--- BEGIN ---

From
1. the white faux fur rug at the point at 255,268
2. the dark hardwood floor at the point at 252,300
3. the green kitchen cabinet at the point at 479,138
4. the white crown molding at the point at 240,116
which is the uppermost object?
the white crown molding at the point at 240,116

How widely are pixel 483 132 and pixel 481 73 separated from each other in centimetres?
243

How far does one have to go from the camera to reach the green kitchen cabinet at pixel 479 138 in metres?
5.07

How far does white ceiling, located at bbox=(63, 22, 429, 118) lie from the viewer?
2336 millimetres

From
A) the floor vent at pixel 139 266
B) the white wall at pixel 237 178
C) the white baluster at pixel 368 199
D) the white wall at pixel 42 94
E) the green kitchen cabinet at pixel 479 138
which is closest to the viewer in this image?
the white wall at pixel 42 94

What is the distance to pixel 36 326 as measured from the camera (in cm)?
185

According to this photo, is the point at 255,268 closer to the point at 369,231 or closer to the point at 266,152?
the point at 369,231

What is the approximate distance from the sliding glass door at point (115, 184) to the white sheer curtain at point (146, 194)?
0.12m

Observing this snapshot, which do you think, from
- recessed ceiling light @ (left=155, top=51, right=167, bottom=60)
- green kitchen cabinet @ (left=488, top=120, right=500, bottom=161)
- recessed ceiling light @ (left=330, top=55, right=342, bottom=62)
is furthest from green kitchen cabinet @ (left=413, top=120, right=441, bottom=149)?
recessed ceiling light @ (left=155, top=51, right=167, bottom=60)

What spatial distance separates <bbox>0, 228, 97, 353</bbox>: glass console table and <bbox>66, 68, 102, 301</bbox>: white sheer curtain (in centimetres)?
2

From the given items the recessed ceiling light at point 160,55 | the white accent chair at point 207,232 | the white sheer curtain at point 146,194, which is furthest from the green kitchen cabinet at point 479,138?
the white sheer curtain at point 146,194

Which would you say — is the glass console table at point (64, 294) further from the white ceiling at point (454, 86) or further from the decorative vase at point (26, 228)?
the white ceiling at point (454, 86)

--- END ---
--- BEGIN ---

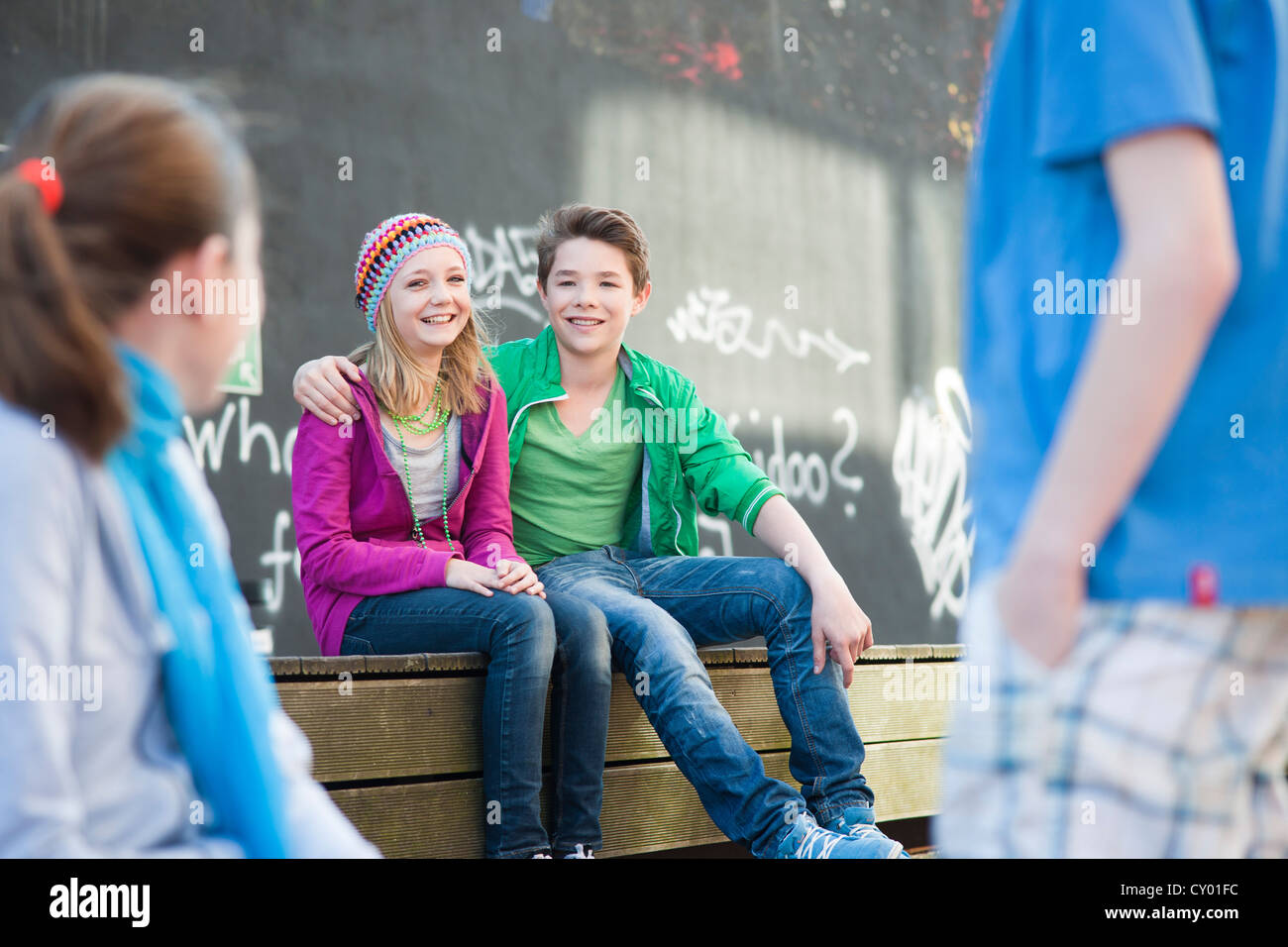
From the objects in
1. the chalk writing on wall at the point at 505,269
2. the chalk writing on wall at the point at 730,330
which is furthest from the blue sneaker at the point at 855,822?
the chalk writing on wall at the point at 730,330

--- END ---

PROBLEM TO SOLVE =
Pull out every line of the material above that contains the string "bbox", matching case exactly.

RESPONSE TO THE TASK =
How far does white ceiling, located at bbox=(63, 22, 429, 118) lie from the viewer?
What spatial distance separates <bbox>0, 228, 97, 353</bbox>: glass console table and <bbox>66, 68, 102, 301</bbox>: white sheer curtain (in centimetres)?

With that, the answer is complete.